» What is needed: Reproduce verbatim the part of the items that opens with the line containing "What is the distance separating" and closes with the line containing "which one is nearest", both of those lines included.

» Material provided:
◆ ◆ ◆ ◆
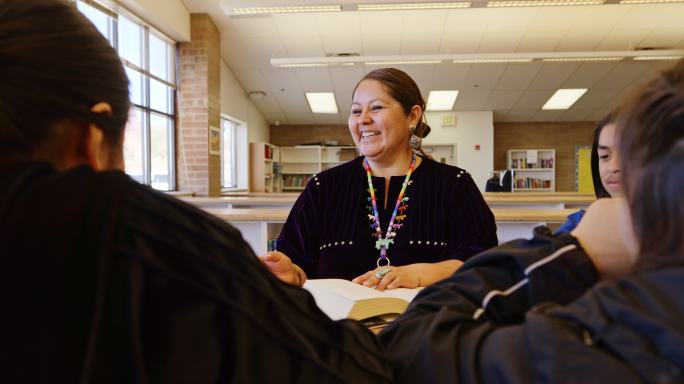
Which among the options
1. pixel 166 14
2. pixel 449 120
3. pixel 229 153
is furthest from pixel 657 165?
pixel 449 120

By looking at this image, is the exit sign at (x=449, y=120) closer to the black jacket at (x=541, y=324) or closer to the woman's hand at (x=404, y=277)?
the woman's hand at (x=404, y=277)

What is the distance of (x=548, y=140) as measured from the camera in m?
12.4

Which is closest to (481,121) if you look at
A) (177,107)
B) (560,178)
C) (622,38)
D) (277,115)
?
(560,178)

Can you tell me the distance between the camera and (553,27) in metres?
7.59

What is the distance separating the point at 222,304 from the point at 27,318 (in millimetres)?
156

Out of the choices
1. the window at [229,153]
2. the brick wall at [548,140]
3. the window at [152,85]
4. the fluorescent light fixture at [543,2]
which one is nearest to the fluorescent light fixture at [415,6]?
◆ ◆ ◆ ◆
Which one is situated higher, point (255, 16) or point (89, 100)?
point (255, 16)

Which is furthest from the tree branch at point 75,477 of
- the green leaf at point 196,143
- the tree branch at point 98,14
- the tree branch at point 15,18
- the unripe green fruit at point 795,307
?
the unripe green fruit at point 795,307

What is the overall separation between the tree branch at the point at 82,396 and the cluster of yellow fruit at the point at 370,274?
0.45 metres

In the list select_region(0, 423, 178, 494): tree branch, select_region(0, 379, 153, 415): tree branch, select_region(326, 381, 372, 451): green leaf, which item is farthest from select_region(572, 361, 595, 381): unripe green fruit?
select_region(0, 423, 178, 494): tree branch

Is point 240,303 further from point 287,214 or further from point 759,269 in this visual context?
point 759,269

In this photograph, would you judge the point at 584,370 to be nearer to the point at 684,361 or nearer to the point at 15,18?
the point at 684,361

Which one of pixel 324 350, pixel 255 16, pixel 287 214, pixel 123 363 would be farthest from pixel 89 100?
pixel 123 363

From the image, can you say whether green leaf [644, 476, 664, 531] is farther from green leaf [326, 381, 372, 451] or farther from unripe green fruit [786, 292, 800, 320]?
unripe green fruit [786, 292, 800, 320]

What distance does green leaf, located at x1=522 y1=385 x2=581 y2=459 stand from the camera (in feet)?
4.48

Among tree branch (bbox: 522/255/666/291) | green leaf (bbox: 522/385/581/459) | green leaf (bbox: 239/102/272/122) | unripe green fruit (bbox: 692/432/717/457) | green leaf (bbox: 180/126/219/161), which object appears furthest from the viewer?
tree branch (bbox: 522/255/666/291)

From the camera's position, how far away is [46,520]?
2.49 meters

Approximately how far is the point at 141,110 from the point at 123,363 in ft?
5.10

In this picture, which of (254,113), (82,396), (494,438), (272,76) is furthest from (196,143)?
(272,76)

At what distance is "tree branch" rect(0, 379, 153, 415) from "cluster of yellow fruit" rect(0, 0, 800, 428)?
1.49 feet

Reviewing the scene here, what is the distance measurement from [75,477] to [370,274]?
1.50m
◆ ◆ ◆ ◆
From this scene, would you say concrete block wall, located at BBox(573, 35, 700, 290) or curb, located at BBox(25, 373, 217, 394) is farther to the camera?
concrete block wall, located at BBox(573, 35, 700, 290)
◆ ◆ ◆ ◆
» Task response:
What is the distance separating the point at 222,304 from the point at 27,318 (in millimetres)?
156

Out of the choices
1. the window at [229,153]
2. the brick wall at [548,140]
3. the window at [152,85]
4. the fluorescent light fixture at [543,2]
which one is nearest to the fluorescent light fixture at [415,6]?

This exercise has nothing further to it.